Aubrey stared at her. Because there had been someone in his office the day—the very moment—that he quit. Liv.
He thought back furiously. She’d been sitting at his desk. When he went to his computer to download his contact details, his computer had been unlocked, his emails open, just how he had left them when he stormed from his room to confront George.
He’d been gone long enough that the screen ought to have locked. But if someone had seen him leave his office, had snuck in just after he went, gone straight to his computer…
“Fuck.”
He put a hand over his eyes, thinking. He’d been so angry that he’d walked out and left her there, too. She would have had all the time in the world to get what she wanted. But why…?

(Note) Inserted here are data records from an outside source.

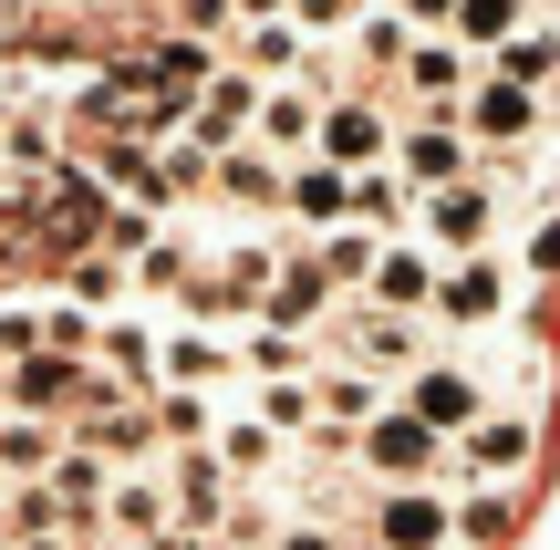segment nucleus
Wrapping results in <instances>:
<instances>
[{"instance_id":"nucleus-16","label":"nucleus","mask_w":560,"mask_h":550,"mask_svg":"<svg viewBox=\"0 0 560 550\" xmlns=\"http://www.w3.org/2000/svg\"><path fill=\"white\" fill-rule=\"evenodd\" d=\"M249 145L280 156V166H301L322 145V94H312V83H260V125H249Z\"/></svg>"},{"instance_id":"nucleus-5","label":"nucleus","mask_w":560,"mask_h":550,"mask_svg":"<svg viewBox=\"0 0 560 550\" xmlns=\"http://www.w3.org/2000/svg\"><path fill=\"white\" fill-rule=\"evenodd\" d=\"M229 385H249V374H240V332L177 323L156 343V395H229Z\"/></svg>"},{"instance_id":"nucleus-9","label":"nucleus","mask_w":560,"mask_h":550,"mask_svg":"<svg viewBox=\"0 0 560 550\" xmlns=\"http://www.w3.org/2000/svg\"><path fill=\"white\" fill-rule=\"evenodd\" d=\"M395 177L416 187V198H436V187L478 177V145H467V125H457V115H416V125H395Z\"/></svg>"},{"instance_id":"nucleus-34","label":"nucleus","mask_w":560,"mask_h":550,"mask_svg":"<svg viewBox=\"0 0 560 550\" xmlns=\"http://www.w3.org/2000/svg\"><path fill=\"white\" fill-rule=\"evenodd\" d=\"M363 550H384V540H363Z\"/></svg>"},{"instance_id":"nucleus-4","label":"nucleus","mask_w":560,"mask_h":550,"mask_svg":"<svg viewBox=\"0 0 560 550\" xmlns=\"http://www.w3.org/2000/svg\"><path fill=\"white\" fill-rule=\"evenodd\" d=\"M540 115H550V94H529V83H509V73H478L467 104H457L478 156H529V145H540Z\"/></svg>"},{"instance_id":"nucleus-23","label":"nucleus","mask_w":560,"mask_h":550,"mask_svg":"<svg viewBox=\"0 0 560 550\" xmlns=\"http://www.w3.org/2000/svg\"><path fill=\"white\" fill-rule=\"evenodd\" d=\"M208 187H219L229 208H280L291 166H280V156H260V145H229V156H219V177H208Z\"/></svg>"},{"instance_id":"nucleus-7","label":"nucleus","mask_w":560,"mask_h":550,"mask_svg":"<svg viewBox=\"0 0 560 550\" xmlns=\"http://www.w3.org/2000/svg\"><path fill=\"white\" fill-rule=\"evenodd\" d=\"M509 302H520V270H509L499 249H467V260H446V281H436V323L446 332L509 323Z\"/></svg>"},{"instance_id":"nucleus-2","label":"nucleus","mask_w":560,"mask_h":550,"mask_svg":"<svg viewBox=\"0 0 560 550\" xmlns=\"http://www.w3.org/2000/svg\"><path fill=\"white\" fill-rule=\"evenodd\" d=\"M342 364H363L374 385H405L416 364H436V323H425V312H374V302H353V312H342Z\"/></svg>"},{"instance_id":"nucleus-21","label":"nucleus","mask_w":560,"mask_h":550,"mask_svg":"<svg viewBox=\"0 0 560 550\" xmlns=\"http://www.w3.org/2000/svg\"><path fill=\"white\" fill-rule=\"evenodd\" d=\"M240 406L260 416L270 436H322V385H312V374H270V385H240Z\"/></svg>"},{"instance_id":"nucleus-17","label":"nucleus","mask_w":560,"mask_h":550,"mask_svg":"<svg viewBox=\"0 0 560 550\" xmlns=\"http://www.w3.org/2000/svg\"><path fill=\"white\" fill-rule=\"evenodd\" d=\"M374 540H384V550H446V540H457L446 489H384V499H374Z\"/></svg>"},{"instance_id":"nucleus-26","label":"nucleus","mask_w":560,"mask_h":550,"mask_svg":"<svg viewBox=\"0 0 560 550\" xmlns=\"http://www.w3.org/2000/svg\"><path fill=\"white\" fill-rule=\"evenodd\" d=\"M353 62H374V73H405V52H416V21L395 11V0H374V11L353 21V42H342Z\"/></svg>"},{"instance_id":"nucleus-11","label":"nucleus","mask_w":560,"mask_h":550,"mask_svg":"<svg viewBox=\"0 0 560 550\" xmlns=\"http://www.w3.org/2000/svg\"><path fill=\"white\" fill-rule=\"evenodd\" d=\"M166 489H177V530H229V510L249 499L219 447H166Z\"/></svg>"},{"instance_id":"nucleus-28","label":"nucleus","mask_w":560,"mask_h":550,"mask_svg":"<svg viewBox=\"0 0 560 550\" xmlns=\"http://www.w3.org/2000/svg\"><path fill=\"white\" fill-rule=\"evenodd\" d=\"M363 11H374V0H291V21H301L312 42H353V21H363Z\"/></svg>"},{"instance_id":"nucleus-25","label":"nucleus","mask_w":560,"mask_h":550,"mask_svg":"<svg viewBox=\"0 0 560 550\" xmlns=\"http://www.w3.org/2000/svg\"><path fill=\"white\" fill-rule=\"evenodd\" d=\"M529 21H540V0H457V21H446V32H457L467 52L488 62V52H499L509 32H529Z\"/></svg>"},{"instance_id":"nucleus-8","label":"nucleus","mask_w":560,"mask_h":550,"mask_svg":"<svg viewBox=\"0 0 560 550\" xmlns=\"http://www.w3.org/2000/svg\"><path fill=\"white\" fill-rule=\"evenodd\" d=\"M249 125H260V73L219 62V73L198 83V104H187V125H177V136L198 145V156H229V145H249Z\"/></svg>"},{"instance_id":"nucleus-1","label":"nucleus","mask_w":560,"mask_h":550,"mask_svg":"<svg viewBox=\"0 0 560 550\" xmlns=\"http://www.w3.org/2000/svg\"><path fill=\"white\" fill-rule=\"evenodd\" d=\"M499 229H509V198H499V177H488V156H478V177H457V187H436V198H416V239L436 249V260L499 249Z\"/></svg>"},{"instance_id":"nucleus-13","label":"nucleus","mask_w":560,"mask_h":550,"mask_svg":"<svg viewBox=\"0 0 560 550\" xmlns=\"http://www.w3.org/2000/svg\"><path fill=\"white\" fill-rule=\"evenodd\" d=\"M332 270L312 260V249H280V270H270V291H260V323L270 332H301V343H312V323H332Z\"/></svg>"},{"instance_id":"nucleus-19","label":"nucleus","mask_w":560,"mask_h":550,"mask_svg":"<svg viewBox=\"0 0 560 550\" xmlns=\"http://www.w3.org/2000/svg\"><path fill=\"white\" fill-rule=\"evenodd\" d=\"M280 208H291L301 229H353V177H342V166H322V156H301L291 166V187H280Z\"/></svg>"},{"instance_id":"nucleus-20","label":"nucleus","mask_w":560,"mask_h":550,"mask_svg":"<svg viewBox=\"0 0 560 550\" xmlns=\"http://www.w3.org/2000/svg\"><path fill=\"white\" fill-rule=\"evenodd\" d=\"M312 52H322V42L301 32L291 11H280V21H240V73H260V83H301Z\"/></svg>"},{"instance_id":"nucleus-15","label":"nucleus","mask_w":560,"mask_h":550,"mask_svg":"<svg viewBox=\"0 0 560 550\" xmlns=\"http://www.w3.org/2000/svg\"><path fill=\"white\" fill-rule=\"evenodd\" d=\"M312 156L342 166V177H363V166H395V125H384L363 94H332V104H322V145H312Z\"/></svg>"},{"instance_id":"nucleus-27","label":"nucleus","mask_w":560,"mask_h":550,"mask_svg":"<svg viewBox=\"0 0 560 550\" xmlns=\"http://www.w3.org/2000/svg\"><path fill=\"white\" fill-rule=\"evenodd\" d=\"M374 249H384V229H322V239H312V260L332 270V291H363V270H374Z\"/></svg>"},{"instance_id":"nucleus-14","label":"nucleus","mask_w":560,"mask_h":550,"mask_svg":"<svg viewBox=\"0 0 560 550\" xmlns=\"http://www.w3.org/2000/svg\"><path fill=\"white\" fill-rule=\"evenodd\" d=\"M478 73H488V62L467 52L457 32H416V52H405V73H395V83H405V94L425 104V115H457V104H467V83H478Z\"/></svg>"},{"instance_id":"nucleus-32","label":"nucleus","mask_w":560,"mask_h":550,"mask_svg":"<svg viewBox=\"0 0 560 550\" xmlns=\"http://www.w3.org/2000/svg\"><path fill=\"white\" fill-rule=\"evenodd\" d=\"M405 21H416V32H446V21H457V0H395Z\"/></svg>"},{"instance_id":"nucleus-22","label":"nucleus","mask_w":560,"mask_h":550,"mask_svg":"<svg viewBox=\"0 0 560 550\" xmlns=\"http://www.w3.org/2000/svg\"><path fill=\"white\" fill-rule=\"evenodd\" d=\"M488 73L529 83V94H560V21H529V32H509L499 52H488Z\"/></svg>"},{"instance_id":"nucleus-29","label":"nucleus","mask_w":560,"mask_h":550,"mask_svg":"<svg viewBox=\"0 0 560 550\" xmlns=\"http://www.w3.org/2000/svg\"><path fill=\"white\" fill-rule=\"evenodd\" d=\"M499 519H509V499H499V489H478V499L457 510V530H467V540H499Z\"/></svg>"},{"instance_id":"nucleus-3","label":"nucleus","mask_w":560,"mask_h":550,"mask_svg":"<svg viewBox=\"0 0 560 550\" xmlns=\"http://www.w3.org/2000/svg\"><path fill=\"white\" fill-rule=\"evenodd\" d=\"M353 457H363V468L384 478V489H436V478L457 468V457H446V436L425 426V416H405V406H384L374 426L353 436Z\"/></svg>"},{"instance_id":"nucleus-24","label":"nucleus","mask_w":560,"mask_h":550,"mask_svg":"<svg viewBox=\"0 0 560 550\" xmlns=\"http://www.w3.org/2000/svg\"><path fill=\"white\" fill-rule=\"evenodd\" d=\"M52 457H62V426H42V416H0V489L52 478Z\"/></svg>"},{"instance_id":"nucleus-10","label":"nucleus","mask_w":560,"mask_h":550,"mask_svg":"<svg viewBox=\"0 0 560 550\" xmlns=\"http://www.w3.org/2000/svg\"><path fill=\"white\" fill-rule=\"evenodd\" d=\"M104 540H125V550L177 540V489H166V468H115V489H104Z\"/></svg>"},{"instance_id":"nucleus-30","label":"nucleus","mask_w":560,"mask_h":550,"mask_svg":"<svg viewBox=\"0 0 560 550\" xmlns=\"http://www.w3.org/2000/svg\"><path fill=\"white\" fill-rule=\"evenodd\" d=\"M270 550H353V540H342V530H322V519H291Z\"/></svg>"},{"instance_id":"nucleus-33","label":"nucleus","mask_w":560,"mask_h":550,"mask_svg":"<svg viewBox=\"0 0 560 550\" xmlns=\"http://www.w3.org/2000/svg\"><path fill=\"white\" fill-rule=\"evenodd\" d=\"M529 270H560V219H540V229H529Z\"/></svg>"},{"instance_id":"nucleus-31","label":"nucleus","mask_w":560,"mask_h":550,"mask_svg":"<svg viewBox=\"0 0 560 550\" xmlns=\"http://www.w3.org/2000/svg\"><path fill=\"white\" fill-rule=\"evenodd\" d=\"M187 32H198V42L208 32H240V0H187Z\"/></svg>"},{"instance_id":"nucleus-12","label":"nucleus","mask_w":560,"mask_h":550,"mask_svg":"<svg viewBox=\"0 0 560 550\" xmlns=\"http://www.w3.org/2000/svg\"><path fill=\"white\" fill-rule=\"evenodd\" d=\"M395 406H405V416H425V426H436L446 447H457V436L488 416V385H478L467 364H416V374L395 385Z\"/></svg>"},{"instance_id":"nucleus-6","label":"nucleus","mask_w":560,"mask_h":550,"mask_svg":"<svg viewBox=\"0 0 560 550\" xmlns=\"http://www.w3.org/2000/svg\"><path fill=\"white\" fill-rule=\"evenodd\" d=\"M436 281H446V260L416 239V229H395V239L374 249V270H363L353 302H374V312H425V323H436Z\"/></svg>"},{"instance_id":"nucleus-18","label":"nucleus","mask_w":560,"mask_h":550,"mask_svg":"<svg viewBox=\"0 0 560 550\" xmlns=\"http://www.w3.org/2000/svg\"><path fill=\"white\" fill-rule=\"evenodd\" d=\"M446 457H457L446 478H478V489H499V478H520V457H529V426H520L509 406H488V416H478V426H467Z\"/></svg>"}]
</instances>
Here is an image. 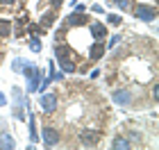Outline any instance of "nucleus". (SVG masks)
<instances>
[{"label":"nucleus","mask_w":159,"mask_h":150,"mask_svg":"<svg viewBox=\"0 0 159 150\" xmlns=\"http://www.w3.org/2000/svg\"><path fill=\"white\" fill-rule=\"evenodd\" d=\"M89 23V16L84 11H73L70 16H66V27H82Z\"/></svg>","instance_id":"423d86ee"},{"label":"nucleus","mask_w":159,"mask_h":150,"mask_svg":"<svg viewBox=\"0 0 159 150\" xmlns=\"http://www.w3.org/2000/svg\"><path fill=\"white\" fill-rule=\"evenodd\" d=\"M57 61H59V66H61L64 73H75V64H73L70 57H59Z\"/></svg>","instance_id":"4468645a"},{"label":"nucleus","mask_w":159,"mask_h":150,"mask_svg":"<svg viewBox=\"0 0 159 150\" xmlns=\"http://www.w3.org/2000/svg\"><path fill=\"white\" fill-rule=\"evenodd\" d=\"M41 141H43V146H46V148H55V146H59V132H57L55 127H43V132H41Z\"/></svg>","instance_id":"39448f33"},{"label":"nucleus","mask_w":159,"mask_h":150,"mask_svg":"<svg viewBox=\"0 0 159 150\" xmlns=\"http://www.w3.org/2000/svg\"><path fill=\"white\" fill-rule=\"evenodd\" d=\"M14 148H16L14 137H11V134H7V132H2V134H0V150H14Z\"/></svg>","instance_id":"f8f14e48"},{"label":"nucleus","mask_w":159,"mask_h":150,"mask_svg":"<svg viewBox=\"0 0 159 150\" xmlns=\"http://www.w3.org/2000/svg\"><path fill=\"white\" fill-rule=\"evenodd\" d=\"M16 0H0V5H14Z\"/></svg>","instance_id":"bb28decb"},{"label":"nucleus","mask_w":159,"mask_h":150,"mask_svg":"<svg viewBox=\"0 0 159 150\" xmlns=\"http://www.w3.org/2000/svg\"><path fill=\"white\" fill-rule=\"evenodd\" d=\"M55 20H57V9H48V11L41 16V27H43V30H48Z\"/></svg>","instance_id":"ddd939ff"},{"label":"nucleus","mask_w":159,"mask_h":150,"mask_svg":"<svg viewBox=\"0 0 159 150\" xmlns=\"http://www.w3.org/2000/svg\"><path fill=\"white\" fill-rule=\"evenodd\" d=\"M39 105L43 107V111H55L57 109V96L55 93H43L41 96V100H39Z\"/></svg>","instance_id":"1a4fd4ad"},{"label":"nucleus","mask_w":159,"mask_h":150,"mask_svg":"<svg viewBox=\"0 0 159 150\" xmlns=\"http://www.w3.org/2000/svg\"><path fill=\"white\" fill-rule=\"evenodd\" d=\"M107 23H111V25H120V23H123V18L118 16V14H107Z\"/></svg>","instance_id":"aec40b11"},{"label":"nucleus","mask_w":159,"mask_h":150,"mask_svg":"<svg viewBox=\"0 0 159 150\" xmlns=\"http://www.w3.org/2000/svg\"><path fill=\"white\" fill-rule=\"evenodd\" d=\"M73 7H75V11H86V7H84V5H73Z\"/></svg>","instance_id":"a878e982"},{"label":"nucleus","mask_w":159,"mask_h":150,"mask_svg":"<svg viewBox=\"0 0 159 150\" xmlns=\"http://www.w3.org/2000/svg\"><path fill=\"white\" fill-rule=\"evenodd\" d=\"M27 32H30V34H37V37H39V34H43V27L41 25H30V27H27Z\"/></svg>","instance_id":"412c9836"},{"label":"nucleus","mask_w":159,"mask_h":150,"mask_svg":"<svg viewBox=\"0 0 159 150\" xmlns=\"http://www.w3.org/2000/svg\"><path fill=\"white\" fill-rule=\"evenodd\" d=\"M114 98V102L120 105V107H127V105H132V93H129L127 89H118V91H114L111 93Z\"/></svg>","instance_id":"6e6552de"},{"label":"nucleus","mask_w":159,"mask_h":150,"mask_svg":"<svg viewBox=\"0 0 159 150\" xmlns=\"http://www.w3.org/2000/svg\"><path fill=\"white\" fill-rule=\"evenodd\" d=\"M107 52V46L102 43V41H96L91 48H89V59H93V61H98L100 57H102Z\"/></svg>","instance_id":"9d476101"},{"label":"nucleus","mask_w":159,"mask_h":150,"mask_svg":"<svg viewBox=\"0 0 159 150\" xmlns=\"http://www.w3.org/2000/svg\"><path fill=\"white\" fill-rule=\"evenodd\" d=\"M7 105V98H5V93H0V107H5Z\"/></svg>","instance_id":"393cba45"},{"label":"nucleus","mask_w":159,"mask_h":150,"mask_svg":"<svg viewBox=\"0 0 159 150\" xmlns=\"http://www.w3.org/2000/svg\"><path fill=\"white\" fill-rule=\"evenodd\" d=\"M64 2V0H50V5H52V9H57V7H59Z\"/></svg>","instance_id":"b1692460"},{"label":"nucleus","mask_w":159,"mask_h":150,"mask_svg":"<svg viewBox=\"0 0 159 150\" xmlns=\"http://www.w3.org/2000/svg\"><path fill=\"white\" fill-rule=\"evenodd\" d=\"M100 137H102V134L96 132V130H84L82 134H80V146L82 148H96Z\"/></svg>","instance_id":"20e7f679"},{"label":"nucleus","mask_w":159,"mask_h":150,"mask_svg":"<svg viewBox=\"0 0 159 150\" xmlns=\"http://www.w3.org/2000/svg\"><path fill=\"white\" fill-rule=\"evenodd\" d=\"M118 41H120V34H114V37H111V41H109V46H107V48H114V46L118 43Z\"/></svg>","instance_id":"4be33fe9"},{"label":"nucleus","mask_w":159,"mask_h":150,"mask_svg":"<svg viewBox=\"0 0 159 150\" xmlns=\"http://www.w3.org/2000/svg\"><path fill=\"white\" fill-rule=\"evenodd\" d=\"M70 5H77V0H70Z\"/></svg>","instance_id":"cd10ccee"},{"label":"nucleus","mask_w":159,"mask_h":150,"mask_svg":"<svg viewBox=\"0 0 159 150\" xmlns=\"http://www.w3.org/2000/svg\"><path fill=\"white\" fill-rule=\"evenodd\" d=\"M23 75L27 77V91H30V93L39 91V84H41V70L34 66V64H30V66L23 70Z\"/></svg>","instance_id":"f03ea898"},{"label":"nucleus","mask_w":159,"mask_h":150,"mask_svg":"<svg viewBox=\"0 0 159 150\" xmlns=\"http://www.w3.org/2000/svg\"><path fill=\"white\" fill-rule=\"evenodd\" d=\"M30 50H32V52H41V41L34 37V34H32V39H30Z\"/></svg>","instance_id":"6ab92c4d"},{"label":"nucleus","mask_w":159,"mask_h":150,"mask_svg":"<svg viewBox=\"0 0 159 150\" xmlns=\"http://www.w3.org/2000/svg\"><path fill=\"white\" fill-rule=\"evenodd\" d=\"M27 114V120H30V141L32 143H39V134H37V116L32 111H25Z\"/></svg>","instance_id":"9b49d317"},{"label":"nucleus","mask_w":159,"mask_h":150,"mask_svg":"<svg viewBox=\"0 0 159 150\" xmlns=\"http://www.w3.org/2000/svg\"><path fill=\"white\" fill-rule=\"evenodd\" d=\"M89 32H91L93 41H102L107 37V25L105 23H98V20H91V23H89Z\"/></svg>","instance_id":"0eeeda50"},{"label":"nucleus","mask_w":159,"mask_h":150,"mask_svg":"<svg viewBox=\"0 0 159 150\" xmlns=\"http://www.w3.org/2000/svg\"><path fill=\"white\" fill-rule=\"evenodd\" d=\"M91 11H93V14H105V9H102L100 5H93V7H91Z\"/></svg>","instance_id":"5701e85b"},{"label":"nucleus","mask_w":159,"mask_h":150,"mask_svg":"<svg viewBox=\"0 0 159 150\" xmlns=\"http://www.w3.org/2000/svg\"><path fill=\"white\" fill-rule=\"evenodd\" d=\"M11 23H9V20H5V18H0V37H9V34H11Z\"/></svg>","instance_id":"dca6fc26"},{"label":"nucleus","mask_w":159,"mask_h":150,"mask_svg":"<svg viewBox=\"0 0 159 150\" xmlns=\"http://www.w3.org/2000/svg\"><path fill=\"white\" fill-rule=\"evenodd\" d=\"M11 96H14V102H16V107H14V116H16L18 120H23L27 107H30V105H27V100H25V96H23V89H20V87H14Z\"/></svg>","instance_id":"f257e3e1"},{"label":"nucleus","mask_w":159,"mask_h":150,"mask_svg":"<svg viewBox=\"0 0 159 150\" xmlns=\"http://www.w3.org/2000/svg\"><path fill=\"white\" fill-rule=\"evenodd\" d=\"M30 64H32V61L20 59V57H18V59H14V61H11V68H14V73H23V70H25L27 66H30Z\"/></svg>","instance_id":"2eb2a0df"},{"label":"nucleus","mask_w":159,"mask_h":150,"mask_svg":"<svg viewBox=\"0 0 159 150\" xmlns=\"http://www.w3.org/2000/svg\"><path fill=\"white\" fill-rule=\"evenodd\" d=\"M114 2H116V7H118V9H123V11H129V9H132V0H114Z\"/></svg>","instance_id":"a211bd4d"},{"label":"nucleus","mask_w":159,"mask_h":150,"mask_svg":"<svg viewBox=\"0 0 159 150\" xmlns=\"http://www.w3.org/2000/svg\"><path fill=\"white\" fill-rule=\"evenodd\" d=\"M132 11L139 20H146V23H152L155 16H157L155 7H150V5H136V7H132Z\"/></svg>","instance_id":"7ed1b4c3"},{"label":"nucleus","mask_w":159,"mask_h":150,"mask_svg":"<svg viewBox=\"0 0 159 150\" xmlns=\"http://www.w3.org/2000/svg\"><path fill=\"white\" fill-rule=\"evenodd\" d=\"M111 148H114V150H127V148H129V141L123 139V137H118V139H114Z\"/></svg>","instance_id":"f3484780"}]
</instances>
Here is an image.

I’ll save you. Liv, angry and hurt in his flat. You’ll see which one of us you should have chosen.
“It was Liv.”
He looked up, found Evie looking at him, no surprise on her face. Somehow, she already knew.
“It was Liv,” he said again. “She was in my office the day I quit. And she knew about you and FTP. Her goons at HallardPuck had probably been monitoring FTP on Domnall’s behalf.”
Evie nodded. “They had. Got into their emails. Found out all the plans. Slapped a million legal threats on them.”
“That’s how she got the emails. Your emails.”
Evie nodded again, a small, unhappy nod. Because Liv might have betrayed him, but Evie had planned to. How the hell did they move on from that?
“Evie…” he said, because he knew himself. He was close to giving in, forgiving her, or thinking he had. And for the sake of his sanity, he knew he shouldn’t. Not so quickly.
“I know,” she said. “It’s going to take time. But it was real, Aubrey. It’s been real from the start. I just didn’t realise.”
And she left, with a smile so fragile it crushed him all over again.